======== Source text ========
In June, the FCC (Federal Communications Commission) created a mHealth Task Force from a group of the nation’s leading mobile healthcare IT industry, including government and academic experts, according to a recent press release. This group generated a report with recommendations on mHealth technology use, released on Sept. 24.
The document is written for a federal and regulatory audience more so than the consumer or business-based mobile health IT organization. However, each recommendation will eventually affect the producers and consumers alike of mobile health IT by virtue of federal reform, so it’s important to stay educated and informed in mHealth policy as it evolves.
The first goal that the task force decided on was that the FCC should play a leadership role in advancing mobile health adoption. A few of the main supporting recommendations included:
Filling the FCC Healthcare Director open position that would serve as the liaison with other federal agencies, including the HHS (Department of Health and Human Services).
Improve outreach activities to connect with healthcare organizations, including ‘non-traditional constituents’ such as nonprofits, research institutions and small companies that may not be familiar with industry regulations. There is emphasis on providing easy-to-find educational materials via the FCC’s website for the average consumer.
========
List of tasks
**a.** In the text on the FCC mHealth Task Force, on what date was the task force's report released?
**b.** Extend the text on the FCC mHealth Task Force report, picking up after its final sentence.
======== Provided data ========
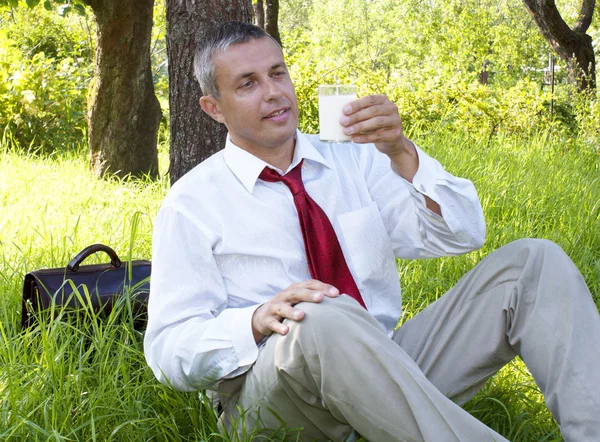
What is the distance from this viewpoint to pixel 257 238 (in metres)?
2.60

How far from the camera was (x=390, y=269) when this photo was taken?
109 inches

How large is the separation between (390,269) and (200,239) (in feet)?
2.32

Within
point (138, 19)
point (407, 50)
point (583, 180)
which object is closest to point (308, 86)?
point (138, 19)

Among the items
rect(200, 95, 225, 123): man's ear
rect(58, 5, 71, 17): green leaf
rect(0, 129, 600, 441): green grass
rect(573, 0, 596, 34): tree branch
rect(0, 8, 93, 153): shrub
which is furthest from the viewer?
rect(573, 0, 596, 34): tree branch

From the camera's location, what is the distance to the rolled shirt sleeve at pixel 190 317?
228cm

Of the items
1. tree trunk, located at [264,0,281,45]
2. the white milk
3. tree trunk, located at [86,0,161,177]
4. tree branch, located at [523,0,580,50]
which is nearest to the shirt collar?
the white milk

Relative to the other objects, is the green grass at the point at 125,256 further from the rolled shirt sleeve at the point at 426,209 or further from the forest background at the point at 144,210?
the rolled shirt sleeve at the point at 426,209

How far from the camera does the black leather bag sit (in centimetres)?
298

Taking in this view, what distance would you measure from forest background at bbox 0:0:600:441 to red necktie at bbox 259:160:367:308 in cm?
58

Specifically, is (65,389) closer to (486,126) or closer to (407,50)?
(486,126)

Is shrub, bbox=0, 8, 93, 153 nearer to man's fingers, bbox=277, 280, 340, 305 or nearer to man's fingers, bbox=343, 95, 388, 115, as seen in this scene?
man's fingers, bbox=343, 95, 388, 115

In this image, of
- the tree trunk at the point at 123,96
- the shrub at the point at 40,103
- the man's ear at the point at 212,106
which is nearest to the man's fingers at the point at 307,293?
the man's ear at the point at 212,106

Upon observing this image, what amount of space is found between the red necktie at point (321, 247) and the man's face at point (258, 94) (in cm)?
13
========
Answers
**a.** Sept. 24

**b.**
Which brings us to the recommendation that the FCC should publish a healthcare website – complete with links to other federal healthcare websites, mHealth policies, new projects and more. It should also serve as a clearinghouse for the public and industry. (Check out our health IT and HIPAA resources for articles and tips).
Other recommendations included a push for more collaborative efforts between federal agencies to uniformly regulate and guide the mHealth industry, as well as strive to improve health IT in areas that require it:
The Secretary of HHS should post a report of health IT strategy and recommendations, including mobile medical applications, on the websites of the FDA, ONC and FCC agencies.
The FCC and FDA should continue ongoing collaboration to address overlapping issues, such as the efficiency of wireless medical device regulation, and seek public engagement in their efforts related to converged medical devices.
The FCC and CMS (Center for Medical Services) should exchange and study data on rural healthcare providers that lack broadband connectivity in order to increase outreach to areas that could benefit from programs that could fund mHealth solutions.
The FCC should use big data to improve health IT by analyzing existing wireless coverage, census, and health data statistics to help rural, suburban and urban populations.
Even the issue of ‘common nomenclature’ is targeted – the task force claims there is no defined and standard glossary of mHealth terms that are used across the many agencies that oversee health IT. Once developed in collaboration with the FCC, a glossary should be published online for public and agency use.
Collaboration between the FCC and the ONC should work to provide secure health messaging and communication standards, such as standardizing the adoption of sending authenticated messages and encrypted health information over the Internet.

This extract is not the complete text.